Lynn’s Chenowth “Wedge,” Chenowth 1000 and Chenowth 2000 race cars all became winners in the 1970s, pushing the envelope of speed and reliability. Chenowth also designed the five-link rear suspended Chenowth Magnum short-course cars that dominated short course racing around the country for a decade, including the Mickey Thompson stadium series. Although he eventually sold Chenowth Racing Products in 1980 to fellow San Diego resident Mike Thomas, Lynn continued his role in the development of Chenowth desert and short course cars, the Chenowth Mini-Mag, as well as the company’s ventures into Yamaha and military vehicles.

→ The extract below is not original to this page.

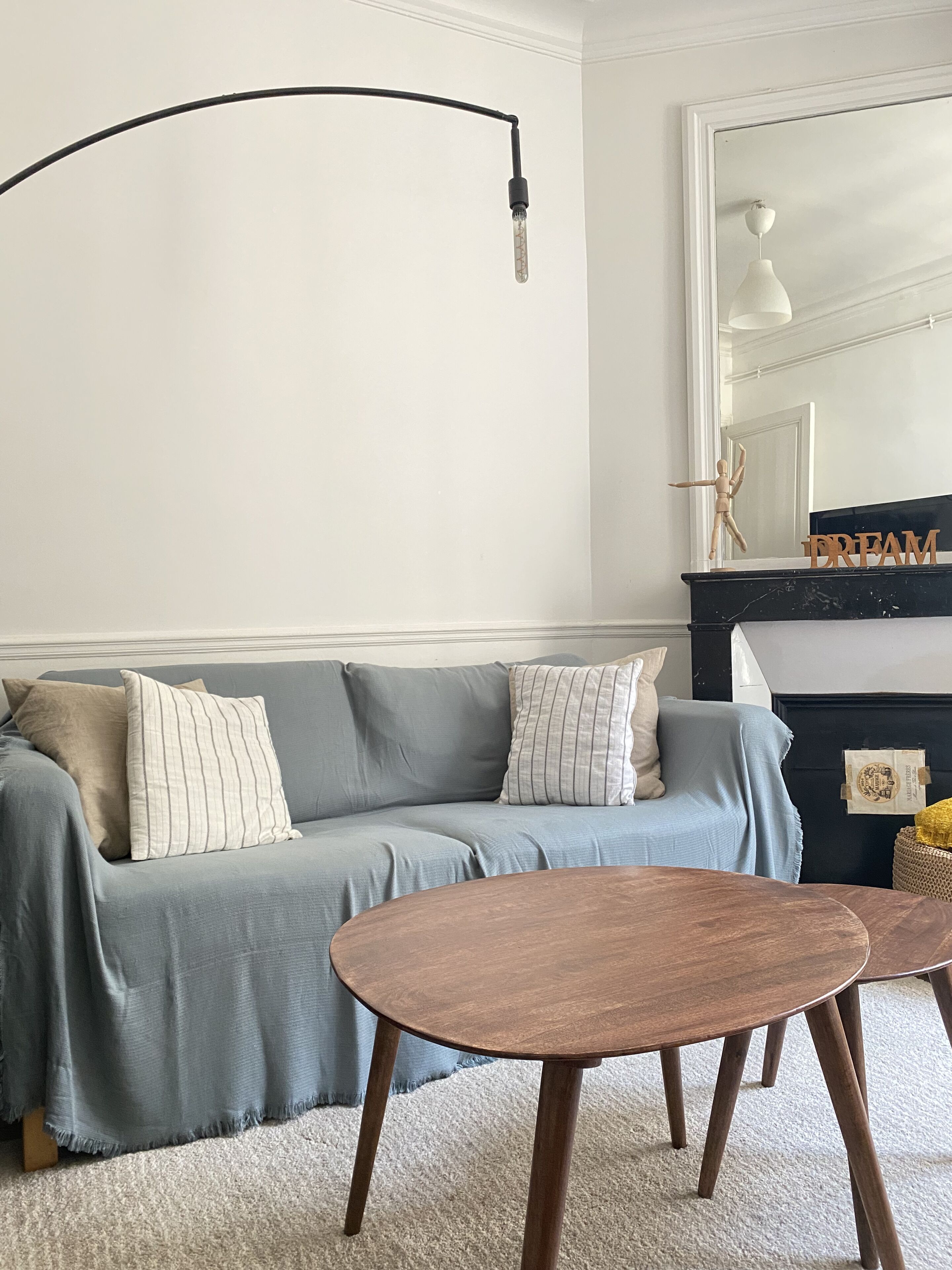 Un salon avec un canapé gris, deux tables basses en bois, un lampadaire noir et une cheminée surmontée d’un miroir.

Lynn’s expertise in the development of vehicles, drive trains and suspensions led him to a unique relationship with Yamaha Motor Company. Under his partnership with Yamaha Motor Company, Chenowth used his expertise in the development of vehicles, drive trains and suspensions to help innovate a series of vehicles, many incorporating Yamaha V-max engines and Chenowth rear a-arm technology. Eventually the relationship led the industry’s original UTVs.
Factory-backed and private Chenowth cars have taken many of the sport’s greatest drivers to off-road racing’s biggest victories. The list includes ORMHOF inductees Johnny Johnson, Ivan Stewart, Corky and Mark McMillin, Bob and Robby Gordon, Frank ‘Butch’ Arciero Jr, and Rob MacCachren.
Chenowth retired in 2017 and sold his company, Pulltarps Manufacturing, with the goal of returning to the fun of off-road racing. He’s off to a good start, with the foundation of the seaside Chenowth Legacy Lodge and Museum in Baja, Mexico, just south of San Felipe. Chenowth is also working with a team of former factory craftsmen to build a new Chenowth racing chassis.